■ YOUR INSTRUCTIONS ■
Print the entries that appear below, exactly as written and without their pictures.

■ Excerpts from a dataset ■
-------------------------

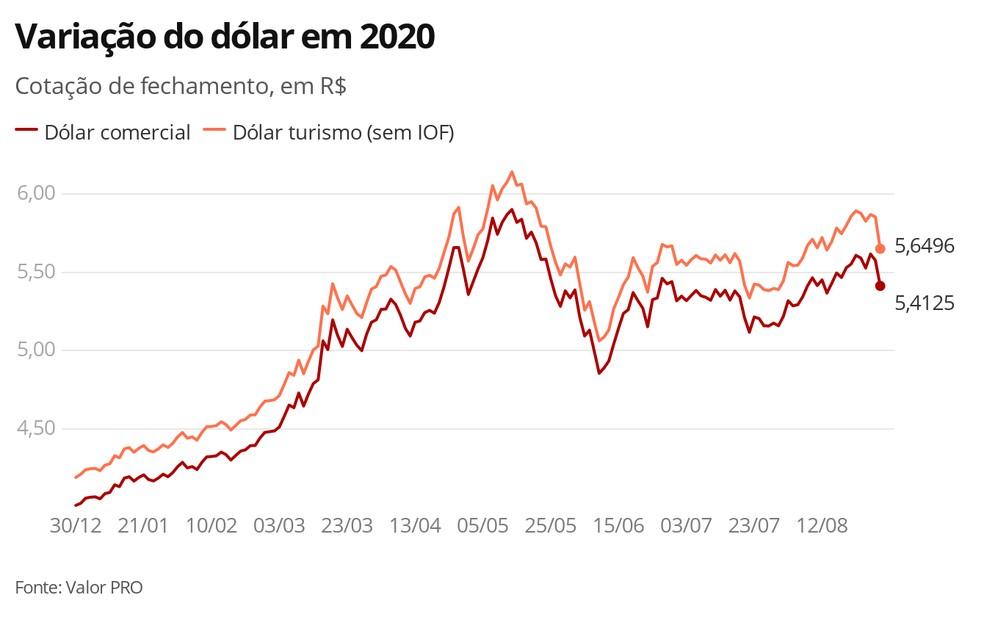 Variação do dólar em 2020 — Foto: g1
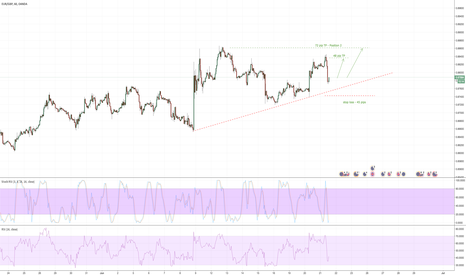 EURGBP: Long based on several variables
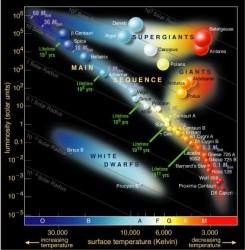 Hertzsprung-Russell Diagram (NAU)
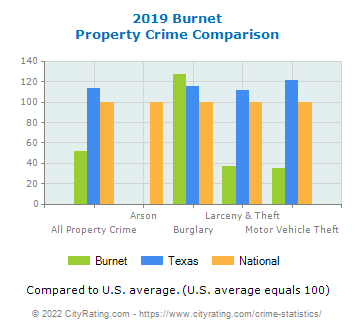 Burnet Property Crime vs. State and National Comparison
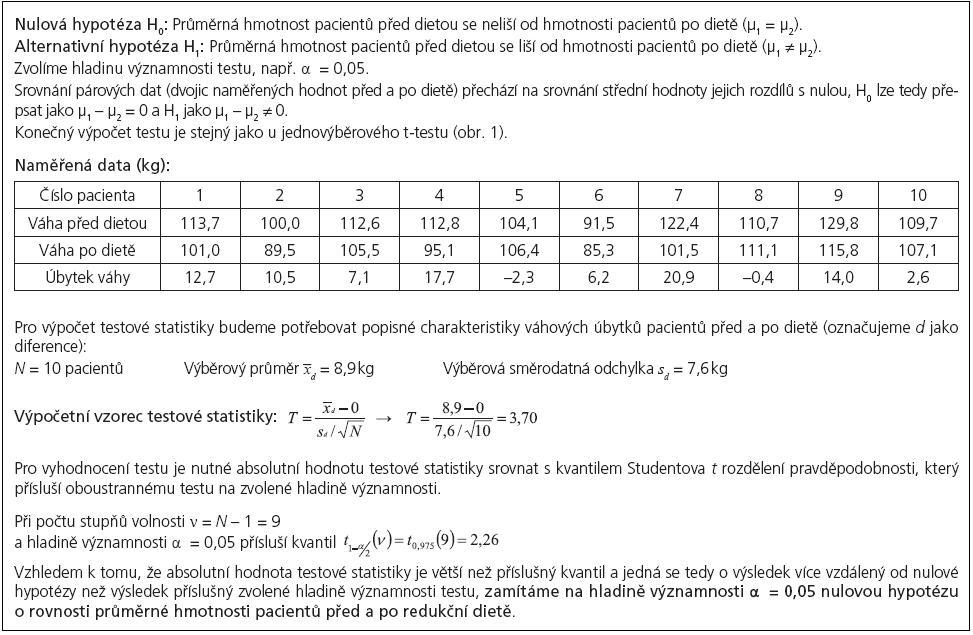 Příklad 3. Párový <i>t</i>-test pro srovnání hmotnosti souboru pacientů před a po redukční dietě.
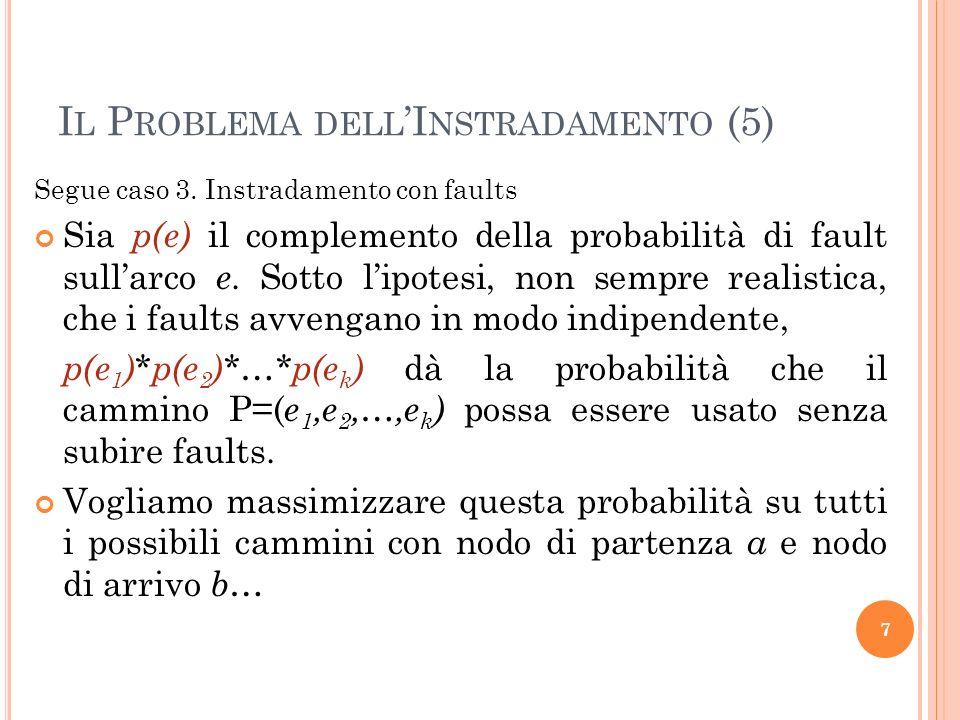 I L P ROBLEMA DELL I NSTRADAMENTO (5) Segue caso 3.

-------------------------

■ EXPECTED ANSWER ■
 Variação do dólar em 2020 — Foto: g1
 EURGBP: Long based on several variables
 Hertzsprung-Russell Diagram (NAU)
 Burnet Property Crime vs. State and National Comparison
 Příklad 3. Párový <i>t</i>-test pro srovnání hmotnosti souboru pacientů před a po redukční dietě.
 I L P ROBLEMA DELL I NSTRADAMENTO (5) Segue caso 3.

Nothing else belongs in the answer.